§ **THE EXERCISE**
Decide whether each statement agrees with the South Carolina primary updates, answering yes or no and quoting the deciding words of the text: 1. Biden had won a nominating contest in an earlier run for the White House. 2. Steyer focused most of his presidential efforts on South Carolina. 3. Bloomberg spent Saturday campaigning in South Carolina.

>> Begin EXTRACT PROVIDED

South Carolina: Joe Biden wins first presidential primary contest


9:40 p.m.

Joe Biden has declared his presidential campaign back in a big way before a throng of supporters elated with his big win in the South Carolina Democratic presidential primary.

Biden said Saturday night: “For all of those of you who’ve been knocked down, counted out and left behind, this is your campaign.”

The 77-year-old former vice president was celebrating his first nominating contest victory in three bids for the White House. It comes after dismal finishes in Iowa and New Hampshire and a distant second-place finish in Nevada.

Biden cast himself as the candidate who can represent “the soul of the Democratic Party” and “restore the soul of the nation.”

His win renews his confidence, but it will be immediately tested Tuesday, when 14 states hold primaries and Mike Bloomberg is on the ballot for the first time.


9:30 p.m.

Tom Steyer is dropping out of the Democratic presidential race.

The billionaire activist made the announcement Saturday night after a disappointing finish in the South Carolina primary. Joe Biden notched his first primary win in the state, while Democratic front-runner Bernie Sanders finished second.

Steyer said that at this point, “honestly, I can’t see a path where I can win the presidency.”

He said he got into the race because he didn’t think racial injustice was being addressed in the country. He said he will continue to work to address that issue. He also thanked his supporters and pledged that he would never forget South Carolina, where he focused most of his presidential efforts.

“The people who have endorsed me have stood up in a very red state where I have seen things that have broken my heart,” Steyer said.

He added: “I’m not leaving. We are already working to figuring out ways to make sure that we stay in South Carolina.”


9:05 p.m.

An aide to Tom Steyer says the Democratic presidential candidate is set to make an announcement Saturday night.

Details of the announcement were not immediately clear.

He finished far behind Joe Biden and Bernie Sanders in South Carolina’s primary.


8:50 p.m.

Mike Bloomberg’s Democratic presidential campaign is ignoring Joe Biden’s South Carolina win and emphasizing that the only states they’re competing in have yet to vote.

Bloomberg campaign manager Kevin Sheekey said Saturday night that “Bloomberg has not been on the ballot yet.” He added that Bloomberg is “the only candidate to campaign in all fourteen Super Tuesday states over the last two months, and we look forward to Tuesday.”

The former New York mayor was not on the ballot in South Carolina and instead spent Saturday campaigning in Virginia and North Carolina, two states that vote Tuesday.

President Donald Trump offered his own thoughts on Biden’s South Carolina win with a tweet calling it “the end of Mini Mike Bloomberg’s Joke of a campaign” and charging that Bloomberg had Biden “split up his very few voters.” Trump’s comments echo those of some Democrats who say Bloomberg should drop out and allow Biden to consolidate moderate voters in order to keep the nomination away from Sanders.


8:45 p.m.

Bernie Sanders is trying to take his second-place finish in South Carolina’s Democratic presidential primary in stride.

Addressing thousands of supporters at Virginia Wesleyan University in Virginia Beach on Saturday night, Sanders noted that he’d won New Hampshire and Nevada and secured a virtual tie for first in Iowa.

>> End EXTRACT PROVIDED
>> Begin EXTRACTED DATA

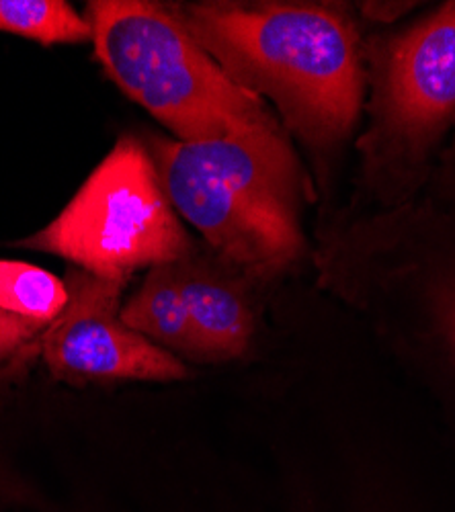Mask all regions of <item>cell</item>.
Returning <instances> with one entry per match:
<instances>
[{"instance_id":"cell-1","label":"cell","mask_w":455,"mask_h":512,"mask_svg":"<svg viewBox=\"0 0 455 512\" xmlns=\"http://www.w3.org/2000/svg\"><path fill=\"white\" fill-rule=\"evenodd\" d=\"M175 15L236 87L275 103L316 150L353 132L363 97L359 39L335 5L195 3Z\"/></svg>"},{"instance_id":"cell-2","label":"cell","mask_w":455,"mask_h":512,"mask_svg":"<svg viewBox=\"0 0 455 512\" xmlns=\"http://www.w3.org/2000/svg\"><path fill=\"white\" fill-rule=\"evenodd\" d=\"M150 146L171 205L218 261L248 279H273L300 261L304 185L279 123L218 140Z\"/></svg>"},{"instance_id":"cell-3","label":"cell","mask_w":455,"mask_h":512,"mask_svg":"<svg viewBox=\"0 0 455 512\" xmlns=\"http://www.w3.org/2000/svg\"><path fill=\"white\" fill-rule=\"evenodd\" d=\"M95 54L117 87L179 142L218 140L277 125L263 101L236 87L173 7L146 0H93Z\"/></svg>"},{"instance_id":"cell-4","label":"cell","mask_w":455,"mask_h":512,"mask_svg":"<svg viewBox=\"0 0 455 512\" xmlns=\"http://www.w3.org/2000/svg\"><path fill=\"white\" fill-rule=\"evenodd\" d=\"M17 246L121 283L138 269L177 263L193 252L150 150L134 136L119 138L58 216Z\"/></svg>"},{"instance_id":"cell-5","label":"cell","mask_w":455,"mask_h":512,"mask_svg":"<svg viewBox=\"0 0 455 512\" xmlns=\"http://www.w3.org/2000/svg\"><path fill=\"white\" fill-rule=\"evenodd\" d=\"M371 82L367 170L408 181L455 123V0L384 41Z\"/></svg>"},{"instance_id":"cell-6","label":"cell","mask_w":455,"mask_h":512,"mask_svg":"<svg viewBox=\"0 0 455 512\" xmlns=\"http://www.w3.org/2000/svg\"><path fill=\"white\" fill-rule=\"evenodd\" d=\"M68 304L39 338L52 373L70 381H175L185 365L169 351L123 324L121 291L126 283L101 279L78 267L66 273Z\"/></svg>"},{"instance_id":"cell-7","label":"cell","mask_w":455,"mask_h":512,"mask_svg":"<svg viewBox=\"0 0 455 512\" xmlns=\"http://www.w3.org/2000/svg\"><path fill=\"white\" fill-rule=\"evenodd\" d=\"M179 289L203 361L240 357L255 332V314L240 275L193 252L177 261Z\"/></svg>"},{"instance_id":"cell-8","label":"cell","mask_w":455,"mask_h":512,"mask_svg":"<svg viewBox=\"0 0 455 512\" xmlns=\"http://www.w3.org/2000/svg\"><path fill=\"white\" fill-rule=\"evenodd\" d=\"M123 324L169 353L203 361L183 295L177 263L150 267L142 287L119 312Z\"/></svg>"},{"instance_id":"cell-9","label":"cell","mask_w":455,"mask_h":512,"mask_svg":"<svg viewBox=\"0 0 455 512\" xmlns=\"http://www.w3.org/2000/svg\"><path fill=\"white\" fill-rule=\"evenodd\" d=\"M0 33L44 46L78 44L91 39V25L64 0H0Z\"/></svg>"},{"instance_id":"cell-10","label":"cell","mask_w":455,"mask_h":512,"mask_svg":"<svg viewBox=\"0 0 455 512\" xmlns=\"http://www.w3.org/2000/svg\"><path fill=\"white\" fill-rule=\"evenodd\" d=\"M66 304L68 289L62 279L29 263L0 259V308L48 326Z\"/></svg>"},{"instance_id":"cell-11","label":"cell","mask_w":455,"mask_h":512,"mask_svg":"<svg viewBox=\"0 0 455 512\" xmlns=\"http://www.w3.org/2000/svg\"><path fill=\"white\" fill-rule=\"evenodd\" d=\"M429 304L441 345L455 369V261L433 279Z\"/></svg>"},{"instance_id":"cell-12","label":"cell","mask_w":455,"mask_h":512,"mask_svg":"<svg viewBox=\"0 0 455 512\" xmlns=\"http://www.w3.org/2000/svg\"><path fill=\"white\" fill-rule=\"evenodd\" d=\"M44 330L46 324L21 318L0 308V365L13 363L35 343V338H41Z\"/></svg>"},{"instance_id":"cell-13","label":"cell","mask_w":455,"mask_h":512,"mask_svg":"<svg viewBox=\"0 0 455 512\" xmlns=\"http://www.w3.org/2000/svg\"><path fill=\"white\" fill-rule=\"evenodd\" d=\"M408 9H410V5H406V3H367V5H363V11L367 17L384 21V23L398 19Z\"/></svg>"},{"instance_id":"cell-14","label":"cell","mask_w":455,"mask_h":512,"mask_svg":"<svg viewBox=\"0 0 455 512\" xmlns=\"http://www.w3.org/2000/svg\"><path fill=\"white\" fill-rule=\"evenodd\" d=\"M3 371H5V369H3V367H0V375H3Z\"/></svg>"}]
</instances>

>> End EXTRACTED DATA
>> Begin EXTRACTED DATA

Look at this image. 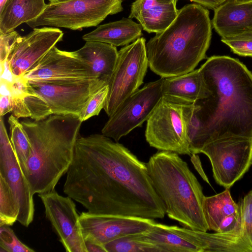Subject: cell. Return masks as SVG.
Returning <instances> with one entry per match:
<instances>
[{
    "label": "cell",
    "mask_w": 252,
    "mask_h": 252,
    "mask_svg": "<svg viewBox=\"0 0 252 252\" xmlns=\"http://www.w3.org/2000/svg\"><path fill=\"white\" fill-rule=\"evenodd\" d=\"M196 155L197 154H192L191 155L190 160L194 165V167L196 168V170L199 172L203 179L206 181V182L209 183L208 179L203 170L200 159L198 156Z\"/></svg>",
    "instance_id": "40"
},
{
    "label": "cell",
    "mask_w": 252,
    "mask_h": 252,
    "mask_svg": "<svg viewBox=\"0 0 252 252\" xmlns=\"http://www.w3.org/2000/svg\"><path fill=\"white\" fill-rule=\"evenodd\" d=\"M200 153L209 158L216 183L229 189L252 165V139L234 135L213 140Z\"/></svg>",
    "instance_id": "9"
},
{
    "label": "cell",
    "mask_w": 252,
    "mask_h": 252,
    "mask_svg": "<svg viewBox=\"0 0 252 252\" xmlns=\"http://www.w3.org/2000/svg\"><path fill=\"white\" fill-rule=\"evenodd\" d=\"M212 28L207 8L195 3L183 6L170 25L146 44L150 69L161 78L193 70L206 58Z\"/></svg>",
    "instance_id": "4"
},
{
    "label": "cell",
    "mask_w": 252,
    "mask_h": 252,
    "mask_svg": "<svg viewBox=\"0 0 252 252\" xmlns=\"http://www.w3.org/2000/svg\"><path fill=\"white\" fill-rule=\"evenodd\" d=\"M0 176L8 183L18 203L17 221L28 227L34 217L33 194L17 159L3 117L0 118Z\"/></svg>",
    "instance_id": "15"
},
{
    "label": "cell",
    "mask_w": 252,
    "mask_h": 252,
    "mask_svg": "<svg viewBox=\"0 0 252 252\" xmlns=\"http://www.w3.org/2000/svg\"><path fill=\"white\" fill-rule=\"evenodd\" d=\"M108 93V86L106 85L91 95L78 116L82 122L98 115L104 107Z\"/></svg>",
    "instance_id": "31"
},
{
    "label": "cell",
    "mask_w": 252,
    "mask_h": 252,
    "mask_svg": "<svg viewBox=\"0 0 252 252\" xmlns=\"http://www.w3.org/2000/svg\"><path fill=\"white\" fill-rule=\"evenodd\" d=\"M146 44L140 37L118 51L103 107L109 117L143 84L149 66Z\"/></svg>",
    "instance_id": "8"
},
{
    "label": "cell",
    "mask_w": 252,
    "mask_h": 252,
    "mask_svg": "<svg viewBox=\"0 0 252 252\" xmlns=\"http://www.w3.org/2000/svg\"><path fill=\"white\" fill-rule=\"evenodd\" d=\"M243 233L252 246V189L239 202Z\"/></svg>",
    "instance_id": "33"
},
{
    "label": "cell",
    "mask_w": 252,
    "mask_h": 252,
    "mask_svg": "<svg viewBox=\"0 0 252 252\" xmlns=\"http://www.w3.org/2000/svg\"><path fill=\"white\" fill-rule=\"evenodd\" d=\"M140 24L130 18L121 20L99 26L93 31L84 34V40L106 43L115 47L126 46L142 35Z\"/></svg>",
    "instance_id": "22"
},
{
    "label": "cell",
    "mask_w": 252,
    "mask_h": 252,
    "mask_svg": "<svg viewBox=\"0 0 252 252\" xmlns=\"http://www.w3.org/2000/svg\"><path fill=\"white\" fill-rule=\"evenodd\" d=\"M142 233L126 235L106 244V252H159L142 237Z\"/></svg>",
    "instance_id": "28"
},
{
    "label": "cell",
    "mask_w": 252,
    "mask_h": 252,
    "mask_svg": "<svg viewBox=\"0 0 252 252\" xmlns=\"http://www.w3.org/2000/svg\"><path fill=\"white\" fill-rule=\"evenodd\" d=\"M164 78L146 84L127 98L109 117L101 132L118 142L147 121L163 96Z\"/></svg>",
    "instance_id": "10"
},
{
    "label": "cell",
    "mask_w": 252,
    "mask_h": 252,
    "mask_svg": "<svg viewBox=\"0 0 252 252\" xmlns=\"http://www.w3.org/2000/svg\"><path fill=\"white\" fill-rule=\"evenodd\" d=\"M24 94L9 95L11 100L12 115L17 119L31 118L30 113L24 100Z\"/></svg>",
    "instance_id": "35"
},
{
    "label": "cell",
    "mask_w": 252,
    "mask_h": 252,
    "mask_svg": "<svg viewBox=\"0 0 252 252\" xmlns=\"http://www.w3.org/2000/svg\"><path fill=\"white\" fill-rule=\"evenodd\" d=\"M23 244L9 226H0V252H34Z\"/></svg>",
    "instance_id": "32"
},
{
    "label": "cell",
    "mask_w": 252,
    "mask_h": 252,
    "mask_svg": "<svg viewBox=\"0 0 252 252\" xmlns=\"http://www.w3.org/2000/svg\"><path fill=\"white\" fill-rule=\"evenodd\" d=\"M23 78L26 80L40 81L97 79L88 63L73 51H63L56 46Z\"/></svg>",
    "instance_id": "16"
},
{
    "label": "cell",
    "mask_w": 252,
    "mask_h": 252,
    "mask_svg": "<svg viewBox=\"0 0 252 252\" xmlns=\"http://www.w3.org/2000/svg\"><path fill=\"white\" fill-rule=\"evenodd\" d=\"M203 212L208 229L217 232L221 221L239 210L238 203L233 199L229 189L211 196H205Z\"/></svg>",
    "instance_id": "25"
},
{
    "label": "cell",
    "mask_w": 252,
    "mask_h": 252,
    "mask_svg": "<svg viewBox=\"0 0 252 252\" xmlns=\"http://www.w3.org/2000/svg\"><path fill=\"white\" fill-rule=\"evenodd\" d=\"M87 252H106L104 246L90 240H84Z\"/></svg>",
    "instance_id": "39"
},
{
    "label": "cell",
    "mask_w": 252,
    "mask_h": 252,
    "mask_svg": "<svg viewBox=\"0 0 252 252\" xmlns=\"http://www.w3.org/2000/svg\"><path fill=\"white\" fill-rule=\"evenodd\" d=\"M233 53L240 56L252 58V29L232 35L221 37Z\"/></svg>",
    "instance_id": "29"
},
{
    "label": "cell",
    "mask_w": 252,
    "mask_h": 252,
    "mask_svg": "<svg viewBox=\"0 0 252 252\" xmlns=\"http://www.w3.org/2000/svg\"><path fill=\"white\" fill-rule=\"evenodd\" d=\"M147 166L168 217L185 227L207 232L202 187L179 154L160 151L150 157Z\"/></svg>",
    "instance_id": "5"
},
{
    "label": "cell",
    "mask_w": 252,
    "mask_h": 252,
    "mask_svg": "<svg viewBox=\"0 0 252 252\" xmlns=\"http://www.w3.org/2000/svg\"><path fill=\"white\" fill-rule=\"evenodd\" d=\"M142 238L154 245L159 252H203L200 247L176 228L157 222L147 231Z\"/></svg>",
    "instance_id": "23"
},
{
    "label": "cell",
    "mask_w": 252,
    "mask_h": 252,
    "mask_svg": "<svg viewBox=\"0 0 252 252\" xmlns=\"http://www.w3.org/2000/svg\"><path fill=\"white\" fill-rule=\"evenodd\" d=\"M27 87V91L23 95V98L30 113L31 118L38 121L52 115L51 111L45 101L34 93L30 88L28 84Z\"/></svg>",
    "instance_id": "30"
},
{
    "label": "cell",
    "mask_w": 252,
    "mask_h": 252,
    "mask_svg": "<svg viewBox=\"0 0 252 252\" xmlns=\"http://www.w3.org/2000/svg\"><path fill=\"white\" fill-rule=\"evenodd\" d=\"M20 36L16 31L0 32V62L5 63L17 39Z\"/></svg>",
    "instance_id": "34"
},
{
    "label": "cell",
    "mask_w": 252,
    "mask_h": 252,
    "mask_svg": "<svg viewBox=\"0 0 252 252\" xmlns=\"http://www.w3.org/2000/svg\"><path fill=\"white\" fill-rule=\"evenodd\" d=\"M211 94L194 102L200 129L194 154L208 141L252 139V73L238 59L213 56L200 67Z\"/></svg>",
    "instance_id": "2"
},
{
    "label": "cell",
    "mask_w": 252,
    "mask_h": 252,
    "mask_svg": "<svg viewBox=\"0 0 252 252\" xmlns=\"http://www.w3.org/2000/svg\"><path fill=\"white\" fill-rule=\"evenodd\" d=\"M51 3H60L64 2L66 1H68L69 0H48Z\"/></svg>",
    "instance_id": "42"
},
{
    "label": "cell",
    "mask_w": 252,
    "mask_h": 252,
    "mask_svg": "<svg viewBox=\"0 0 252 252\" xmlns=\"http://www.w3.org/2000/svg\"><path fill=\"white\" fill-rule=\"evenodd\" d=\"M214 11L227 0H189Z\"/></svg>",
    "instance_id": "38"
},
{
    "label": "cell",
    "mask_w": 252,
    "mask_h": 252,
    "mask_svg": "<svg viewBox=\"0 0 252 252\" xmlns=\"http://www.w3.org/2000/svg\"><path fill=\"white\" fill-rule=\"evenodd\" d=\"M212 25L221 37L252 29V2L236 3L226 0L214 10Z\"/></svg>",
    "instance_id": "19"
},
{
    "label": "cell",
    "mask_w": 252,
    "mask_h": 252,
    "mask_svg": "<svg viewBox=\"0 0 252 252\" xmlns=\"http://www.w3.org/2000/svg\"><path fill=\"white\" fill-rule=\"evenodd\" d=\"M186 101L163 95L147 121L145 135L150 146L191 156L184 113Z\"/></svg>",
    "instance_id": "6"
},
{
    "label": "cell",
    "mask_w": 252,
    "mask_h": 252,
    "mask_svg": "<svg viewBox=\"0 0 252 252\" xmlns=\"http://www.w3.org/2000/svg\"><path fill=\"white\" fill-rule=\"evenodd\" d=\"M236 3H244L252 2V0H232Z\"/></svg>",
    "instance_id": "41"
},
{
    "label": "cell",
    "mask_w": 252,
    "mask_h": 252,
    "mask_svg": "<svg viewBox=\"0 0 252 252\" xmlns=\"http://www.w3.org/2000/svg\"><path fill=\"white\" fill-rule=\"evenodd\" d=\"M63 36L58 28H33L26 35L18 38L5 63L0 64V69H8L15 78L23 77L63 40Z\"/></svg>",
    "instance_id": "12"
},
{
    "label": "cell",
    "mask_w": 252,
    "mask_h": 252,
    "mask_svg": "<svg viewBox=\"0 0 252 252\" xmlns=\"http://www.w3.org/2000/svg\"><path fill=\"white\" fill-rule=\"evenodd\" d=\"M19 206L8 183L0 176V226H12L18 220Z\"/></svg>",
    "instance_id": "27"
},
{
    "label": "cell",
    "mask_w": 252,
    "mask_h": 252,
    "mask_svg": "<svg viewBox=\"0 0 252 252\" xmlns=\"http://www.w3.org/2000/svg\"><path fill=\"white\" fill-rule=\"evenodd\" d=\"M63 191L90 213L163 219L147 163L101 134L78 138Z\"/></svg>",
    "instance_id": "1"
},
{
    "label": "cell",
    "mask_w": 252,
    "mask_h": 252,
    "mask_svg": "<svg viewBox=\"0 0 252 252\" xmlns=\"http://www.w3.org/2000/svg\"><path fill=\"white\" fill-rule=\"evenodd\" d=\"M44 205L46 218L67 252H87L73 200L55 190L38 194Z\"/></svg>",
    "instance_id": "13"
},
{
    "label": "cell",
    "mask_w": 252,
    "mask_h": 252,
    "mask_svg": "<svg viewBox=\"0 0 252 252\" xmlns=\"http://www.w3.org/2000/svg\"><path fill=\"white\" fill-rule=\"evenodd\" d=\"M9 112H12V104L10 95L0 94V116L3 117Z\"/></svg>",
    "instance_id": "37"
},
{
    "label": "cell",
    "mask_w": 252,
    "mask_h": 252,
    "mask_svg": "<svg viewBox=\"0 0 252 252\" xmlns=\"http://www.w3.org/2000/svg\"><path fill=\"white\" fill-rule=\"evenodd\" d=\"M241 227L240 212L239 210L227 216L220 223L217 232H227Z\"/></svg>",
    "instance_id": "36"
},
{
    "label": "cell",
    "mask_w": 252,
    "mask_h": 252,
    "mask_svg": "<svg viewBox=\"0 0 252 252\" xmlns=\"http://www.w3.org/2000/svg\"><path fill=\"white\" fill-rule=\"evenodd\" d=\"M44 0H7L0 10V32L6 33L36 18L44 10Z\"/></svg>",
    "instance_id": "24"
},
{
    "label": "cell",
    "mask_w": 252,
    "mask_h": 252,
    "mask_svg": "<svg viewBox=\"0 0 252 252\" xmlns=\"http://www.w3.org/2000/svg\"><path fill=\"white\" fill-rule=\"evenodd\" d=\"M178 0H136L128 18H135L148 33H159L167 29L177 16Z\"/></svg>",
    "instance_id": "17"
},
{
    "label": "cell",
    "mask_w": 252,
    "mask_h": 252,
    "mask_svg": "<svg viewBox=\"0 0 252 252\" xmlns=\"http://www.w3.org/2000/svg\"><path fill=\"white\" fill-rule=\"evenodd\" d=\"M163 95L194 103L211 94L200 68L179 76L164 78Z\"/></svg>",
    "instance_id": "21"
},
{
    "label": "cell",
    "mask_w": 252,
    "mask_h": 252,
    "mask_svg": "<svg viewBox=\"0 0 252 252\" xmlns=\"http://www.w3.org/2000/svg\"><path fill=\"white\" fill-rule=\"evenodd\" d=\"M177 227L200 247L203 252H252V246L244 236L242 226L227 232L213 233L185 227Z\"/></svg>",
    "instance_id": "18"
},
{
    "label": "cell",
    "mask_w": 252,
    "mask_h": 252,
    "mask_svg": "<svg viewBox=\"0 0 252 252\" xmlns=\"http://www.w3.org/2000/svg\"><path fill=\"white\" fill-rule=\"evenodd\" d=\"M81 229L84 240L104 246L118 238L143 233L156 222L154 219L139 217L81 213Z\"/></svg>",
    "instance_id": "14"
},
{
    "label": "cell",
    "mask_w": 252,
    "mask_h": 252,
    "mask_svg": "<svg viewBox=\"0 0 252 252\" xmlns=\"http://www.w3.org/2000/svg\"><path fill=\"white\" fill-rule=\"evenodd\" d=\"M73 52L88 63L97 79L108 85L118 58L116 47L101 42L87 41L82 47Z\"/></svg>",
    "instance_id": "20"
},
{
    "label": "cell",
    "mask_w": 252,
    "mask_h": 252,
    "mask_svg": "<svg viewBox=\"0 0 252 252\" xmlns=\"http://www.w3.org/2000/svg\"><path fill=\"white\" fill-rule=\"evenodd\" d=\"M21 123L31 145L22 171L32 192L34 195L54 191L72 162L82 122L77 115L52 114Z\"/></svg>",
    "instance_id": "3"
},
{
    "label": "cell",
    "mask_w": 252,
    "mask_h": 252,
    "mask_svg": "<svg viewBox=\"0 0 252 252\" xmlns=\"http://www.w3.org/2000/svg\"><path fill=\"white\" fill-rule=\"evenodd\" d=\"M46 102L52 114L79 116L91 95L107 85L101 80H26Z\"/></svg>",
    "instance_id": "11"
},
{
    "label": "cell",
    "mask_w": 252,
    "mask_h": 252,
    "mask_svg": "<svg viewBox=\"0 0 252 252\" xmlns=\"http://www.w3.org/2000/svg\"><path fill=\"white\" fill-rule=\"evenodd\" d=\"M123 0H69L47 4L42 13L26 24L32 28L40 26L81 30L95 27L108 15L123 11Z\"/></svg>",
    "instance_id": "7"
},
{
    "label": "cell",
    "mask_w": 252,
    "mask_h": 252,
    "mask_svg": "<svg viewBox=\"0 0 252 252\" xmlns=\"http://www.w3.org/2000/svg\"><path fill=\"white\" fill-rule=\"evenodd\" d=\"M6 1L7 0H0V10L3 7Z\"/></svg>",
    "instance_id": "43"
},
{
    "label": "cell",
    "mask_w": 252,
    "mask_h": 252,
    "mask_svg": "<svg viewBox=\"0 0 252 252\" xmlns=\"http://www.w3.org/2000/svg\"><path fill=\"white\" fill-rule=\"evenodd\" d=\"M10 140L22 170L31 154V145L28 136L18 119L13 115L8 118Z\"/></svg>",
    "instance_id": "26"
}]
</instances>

>> End EXTRACTED DATA

§ **TASK RESULT**
1. No: "his first nominating contest victory in three bids for the White House"
2. Yes: "South Carolina, where he focused most of his presidential efforts"
3. No: "The former New York mayor was not on the ballot in South Carolina and instead spent Saturday campaigning in Virginia and North Carolina"